La raison de cette coupe budgétaire? Tout d'abord, le mépris de certains pour la cause animale ainsi que celle de l’insertion sociale de personnes fragilisées, mais aussi et surtout le besoin de trouver une économie équivalente afin de financer des associations n'ayant fait aucune demande formelle (au contraire du Refuge de Darwyn). Il est vrai que lorsqu'on est dans les bons papiers de certains partis, on n’a pas besoin de se justifier pour recevoir une aide financière. Et que les sans-abris, comme les animaux, ne votent pas au contraire de « clientèles » qui soutiennent des partis en fonction des subventions et des prébendes attribuées. Il est ainsi navrant que ce soit le Refuge de Darwyn qui en fasse les frais tant leur projet était utile et nécessaire.

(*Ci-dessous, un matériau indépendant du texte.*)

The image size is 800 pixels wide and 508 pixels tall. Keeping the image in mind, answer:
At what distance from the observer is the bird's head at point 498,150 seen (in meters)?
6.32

Ainsi, lorsque je lis aujourd'hui que des élus se plaignent de cette coupe, alors même que leurs propres partis ont démantelé ce magnifique projet, je ne peux que m'étonner devant cette tentative grossière de récupération politique. A cet égard, j'annonce d'ores et déjà que je proposerai à nouveau l'octroi de cette subvention lors du prochain exercice budgétaire et me réjouis de voir si la proximité des élections amènera certains partis à retourner leurs vestes. Les chevaux et les ânes vous en remercient déjà.

Commentaires

  • La Ville ne s'occupent en tout cas pas des SDF hommes et femmes qui sont dans nos rues! Je voyais une vieille dame dans un bus ce matin, elle dormait toute recroquevillée, contre ces bagages, on est à ce point incapable de trouver un endroit décent pour cette vieille dame, qui est obligée de prendre le bus pour avoir chaud???? C'est honteux!

  • Oui. C'est honteux. J'ose cependant penser que les services sociaux vont la prendre en charge dans les meilleurs délais.

  • Excellent billet!

  • Intéressant.

    En fait, ce que vous suggérez c'est que, ... dans le cadre défini par les deux angles diagonalement opposés que vous décrivez (les deux exemples que vous évoquez), ... ces machins, ... que vous identifiez plutôt à gauche, ... se préoccupent davantage à dépenser l'argent publique, ... prélevé sur les revenus des masses travailleuses, ... (argent publique assimilé à un "capital"), ... à entretenir leur propre image et leur réputation de défenseurs de masses pour s'assurer de rester au pouvoir, ... demain, ... et de profiter pendant tout ce temps de ses avantages, commodités et facilités l'accompagnant, ... plutôt que de transformer ce capital en infrastructure ... visant à héberger et protéger les pauvres et les abandonnés ... d'aujourd'hui.

    Ai-je bien compris ?

  • Pas exactement. Je prétends que ceux qui prônent à longueur de temps défendre les plus faibles ne le font pas en réalité. Pour preuve les éléments que je soulève ici.